:: Data under study ::
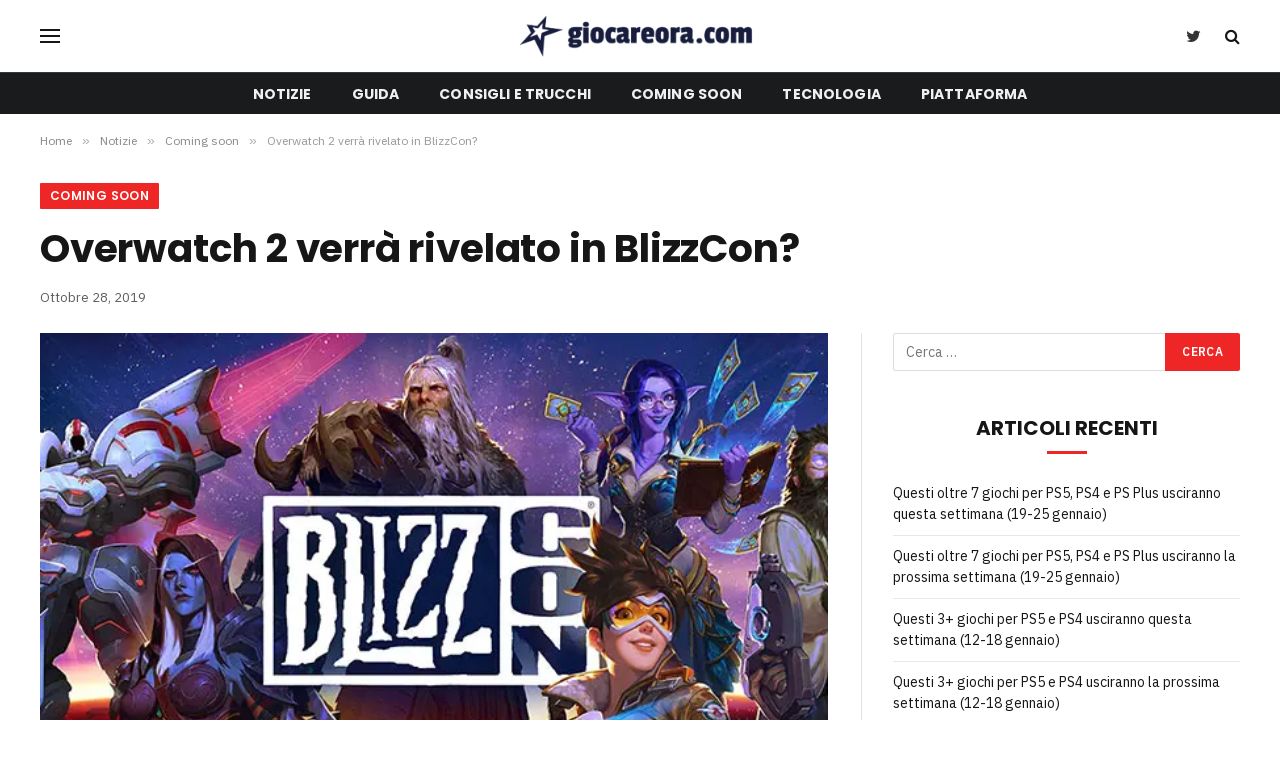

--- FILE ---
content_type: text/plain
request_url: https://www.google-analytics.com/j/collect?v=1&_v=j102&a=628248843&t=pageview&_s=1&dl=https%3A%2F%2Fgiocareora.com%2Foverwatch-2-verra-rivelato-in-blizzcon%2F&ul=en-us%40posix&dt=Overwatch%202%20verr%C3%A0%20rivelato%20in%20BlizzCon%3F&sr=1280x720&vp=1280x720&_u=IEBAAAABAAAAACAAI~&jid=287458320&gjid=518576469&cid=464615681.1768994842&tid=UA-145042242-1&_gid=1001922610.1768994842&_r=1&_slc=1&z=538167072
body_size: -450
content:
2,cG-JYQQKK7Y4X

:: Problem ::
Reproduce the material above in full and without alteration, but skip all pictures.

:: Result of this exercise ::
--- FILE ---
content_type: text/plain
request_url: https://www.google-analytics.com/j/collect?v=1&_v=j102&a=628248843&t=pageview&_s=1&dl=https%3A%2F%2Fgiocareora.com%2Foverwatch-2-verra-rivelato-in-blizzcon%2F&ul=en-us%40posix&dt=Overwatch%202%20verr%C3%A0%20rivelato%20in%20BlizzCon%3F&sr=1280x720&vp=1280x720&_u=IEBAAAABAAAAACAAI~&jid=287458320&gjid=518576469&cid=464615681.1768994842&tid=UA-145042242-1&_gid=1001922610.1768994842&_r=1&_slc=1&z=538167072
body_size: -450
content:
2,cG-JYQQKK7Y4X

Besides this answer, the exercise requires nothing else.